Re: Stricter TLS Usage in HTTP/2

On Jun 4, 2014, at 1:17 AM, Martin Thomson <martin.thomson@gmail.com> wrote:

> 
> On 22 May 2014 12:58, William Chan (陈智昌) <willchan@chromium.org> wrote:
> agl@ thought it'd be nice if we could change the spec to reflect Chromium's stricter stance here (https://codereview.chromium.org/291093002/#msg14). Is this controversial? Can we change the spec's guidance here to be more strict?
> 
> I've opened https://github.com/http2/http2-spec/issues/491 to track this.  The feedback I've gotten from Mozilla folks is that this would be acceptable to them, though unilateral action from Chrome is not.

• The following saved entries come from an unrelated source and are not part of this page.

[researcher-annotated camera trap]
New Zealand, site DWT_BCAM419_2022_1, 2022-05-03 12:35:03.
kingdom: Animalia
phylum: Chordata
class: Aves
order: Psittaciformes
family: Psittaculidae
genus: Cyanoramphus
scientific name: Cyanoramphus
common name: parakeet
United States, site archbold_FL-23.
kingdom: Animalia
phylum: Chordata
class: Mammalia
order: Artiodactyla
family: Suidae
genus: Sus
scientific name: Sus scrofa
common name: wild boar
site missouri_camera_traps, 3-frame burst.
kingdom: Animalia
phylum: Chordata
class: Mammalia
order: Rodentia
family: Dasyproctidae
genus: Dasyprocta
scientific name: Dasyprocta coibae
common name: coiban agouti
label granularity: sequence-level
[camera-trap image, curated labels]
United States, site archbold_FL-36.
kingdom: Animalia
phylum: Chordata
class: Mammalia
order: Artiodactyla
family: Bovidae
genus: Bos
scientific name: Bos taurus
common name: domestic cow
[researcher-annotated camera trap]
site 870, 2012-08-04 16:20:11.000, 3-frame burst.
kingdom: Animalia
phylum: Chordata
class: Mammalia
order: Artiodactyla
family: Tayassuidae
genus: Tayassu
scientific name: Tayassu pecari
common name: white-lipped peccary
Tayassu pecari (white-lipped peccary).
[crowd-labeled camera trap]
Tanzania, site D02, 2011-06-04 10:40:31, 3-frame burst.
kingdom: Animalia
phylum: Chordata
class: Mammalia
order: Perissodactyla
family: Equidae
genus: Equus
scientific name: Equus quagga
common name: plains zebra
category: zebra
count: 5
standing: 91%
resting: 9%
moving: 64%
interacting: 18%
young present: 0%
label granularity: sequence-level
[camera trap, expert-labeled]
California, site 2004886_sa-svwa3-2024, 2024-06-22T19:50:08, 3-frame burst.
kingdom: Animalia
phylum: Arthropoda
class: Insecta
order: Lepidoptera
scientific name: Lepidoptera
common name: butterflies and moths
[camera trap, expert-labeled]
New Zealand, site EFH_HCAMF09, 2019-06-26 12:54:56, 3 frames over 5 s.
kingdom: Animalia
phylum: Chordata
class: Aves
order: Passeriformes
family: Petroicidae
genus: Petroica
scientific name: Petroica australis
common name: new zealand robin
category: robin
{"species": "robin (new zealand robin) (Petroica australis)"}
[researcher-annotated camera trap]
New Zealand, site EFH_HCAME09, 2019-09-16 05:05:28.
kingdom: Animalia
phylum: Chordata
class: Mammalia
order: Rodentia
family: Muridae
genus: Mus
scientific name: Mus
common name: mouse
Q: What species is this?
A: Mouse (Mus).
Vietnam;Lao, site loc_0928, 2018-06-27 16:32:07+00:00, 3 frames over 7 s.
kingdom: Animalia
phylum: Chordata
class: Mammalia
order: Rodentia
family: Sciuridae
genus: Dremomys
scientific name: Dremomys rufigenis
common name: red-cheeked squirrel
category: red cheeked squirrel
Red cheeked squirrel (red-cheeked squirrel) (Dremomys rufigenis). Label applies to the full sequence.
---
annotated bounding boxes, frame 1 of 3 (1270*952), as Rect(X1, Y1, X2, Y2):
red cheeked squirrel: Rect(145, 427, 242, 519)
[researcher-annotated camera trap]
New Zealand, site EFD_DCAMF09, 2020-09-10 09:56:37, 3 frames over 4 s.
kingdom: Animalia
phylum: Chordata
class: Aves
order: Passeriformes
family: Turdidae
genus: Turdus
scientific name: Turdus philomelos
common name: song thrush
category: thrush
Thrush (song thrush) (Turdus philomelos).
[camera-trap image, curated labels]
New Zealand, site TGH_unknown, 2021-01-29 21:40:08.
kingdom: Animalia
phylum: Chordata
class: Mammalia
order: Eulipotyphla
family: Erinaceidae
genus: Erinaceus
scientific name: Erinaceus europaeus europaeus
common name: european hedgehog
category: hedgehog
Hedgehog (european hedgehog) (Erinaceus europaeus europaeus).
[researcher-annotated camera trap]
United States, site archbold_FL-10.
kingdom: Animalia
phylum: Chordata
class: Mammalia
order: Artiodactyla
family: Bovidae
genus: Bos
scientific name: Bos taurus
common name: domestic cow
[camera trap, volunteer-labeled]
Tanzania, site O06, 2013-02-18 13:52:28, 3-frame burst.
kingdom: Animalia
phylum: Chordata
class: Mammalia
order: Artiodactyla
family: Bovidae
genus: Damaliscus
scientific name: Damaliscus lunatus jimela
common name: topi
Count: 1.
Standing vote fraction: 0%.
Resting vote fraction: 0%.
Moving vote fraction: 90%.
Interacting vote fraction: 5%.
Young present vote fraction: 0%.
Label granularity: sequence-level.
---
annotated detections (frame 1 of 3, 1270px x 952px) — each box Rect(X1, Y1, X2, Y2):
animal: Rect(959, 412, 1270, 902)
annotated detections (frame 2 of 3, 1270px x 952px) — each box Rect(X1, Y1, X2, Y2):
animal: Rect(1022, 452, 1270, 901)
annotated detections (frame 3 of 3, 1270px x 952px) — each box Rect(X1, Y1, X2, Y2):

I don’t understand the objection. Chrome, as a TLS client, can propose any list of ciphersuites that is acceptable to its developers. Just as IE unilaterally disabled RC4, and pretty much all browsers have disabled RC2 at some point (each doing this unilaterally), why is it unacceptable for Chrome to do this now for the non-AEAD version of AES-CBC? (yes, there’s an AEAD version [1], although no TLS ciphersuites are defined)

As for the proposal itself, the HTTP version is negotiated in the same ClientHello as the list of supported ciphersuites. Making the chosen ciphersuite depend on the version of HTTP selected introduces some new logic to TLS. I don’t think this should be added to the HTTP spec.